I have data frame [Data frame examples], which has 113 entries X 54748 total columns. The column headers look like this:
"SampleID" "metadata_1" "metadata_2" "metadata_3" "Gene_1" "Gene_2" ... "Gene_54748"
The goal is to randomly split the data frame by the "Gene_XXX" columns into 10 smallest data frames.
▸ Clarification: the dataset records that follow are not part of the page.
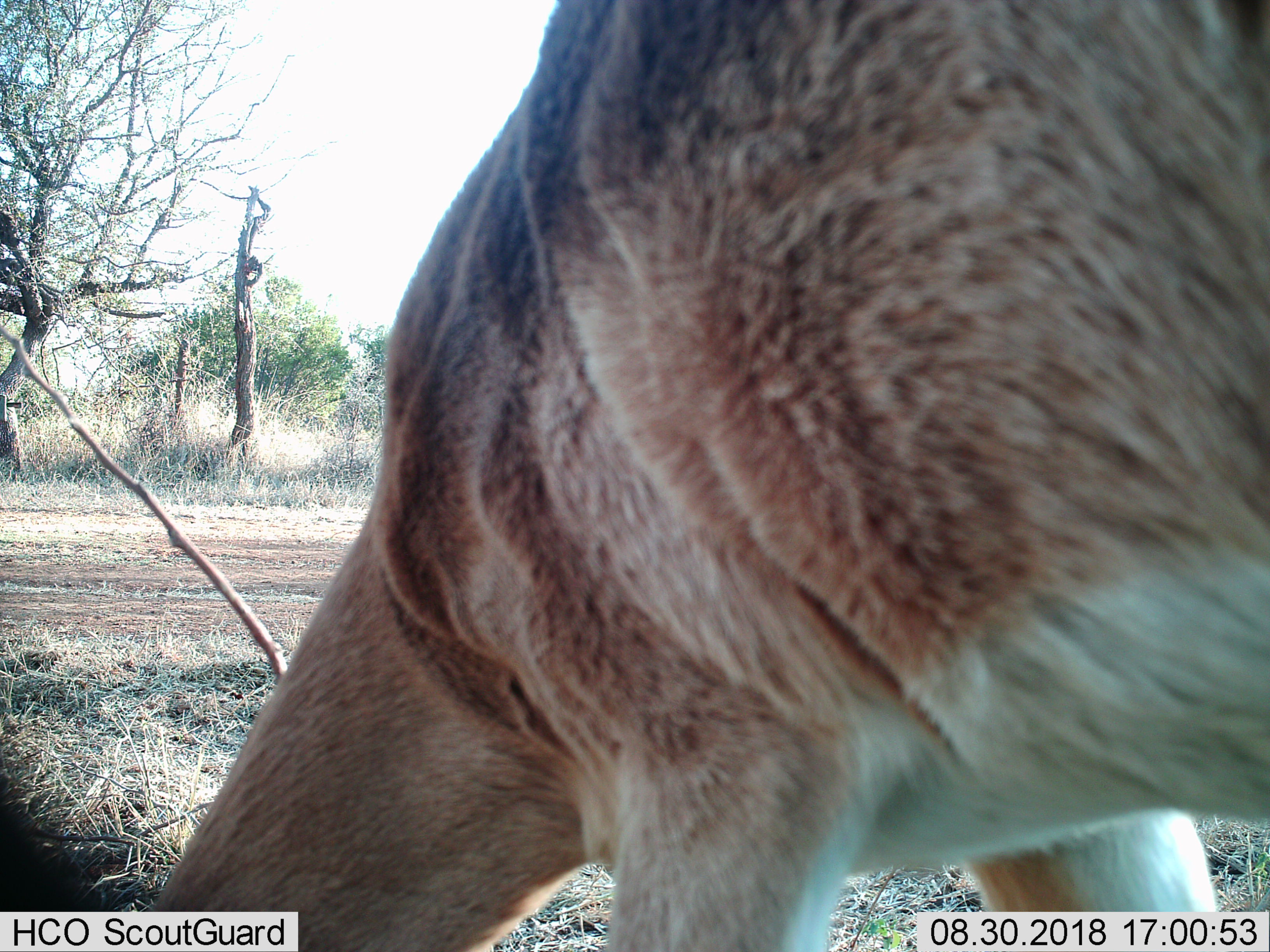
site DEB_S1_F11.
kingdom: Animalia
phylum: Chordata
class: Mammalia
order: Artiodactyla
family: Bovidae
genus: Aepyceros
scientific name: Aepyceros melampus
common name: impala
Impala (Aepyceros melampus), count 1. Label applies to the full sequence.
Every new subsetted data frame, must have the same 4 initial columns i.e ["Sampleid" "metadata_1" "metadata_2" "metadata_3"], plus a combination of randomly selected "Gene_XXX" columns, almost equally distributed in number across the 10 subsets.
Example output:
Subset 1:
"SampleID" "metadata_1" "metadata_2" "metadata_3" "Gene_3" "Gene_8" "Gene_4"... "Gene 5474"
Subset 2:
"SampleID" "metadata_1" "metadata_2" "metadata_3" "Gene_1" "Gene_6" "Gene_5"... "Gene 5470"
......
Subset_10:
"SampleID" "metadata_1" "metadata_2" "metadata_3" "Gene_2" "Gene_7" "Gene_9"... "Gene 5472"
So the initial "Genes" will be all present uniquely in the 10 subsets and also randomly distributed (not in order of appearance or alphabetically).
Any idea on how to perform this?
Thank you in advance for any feedback!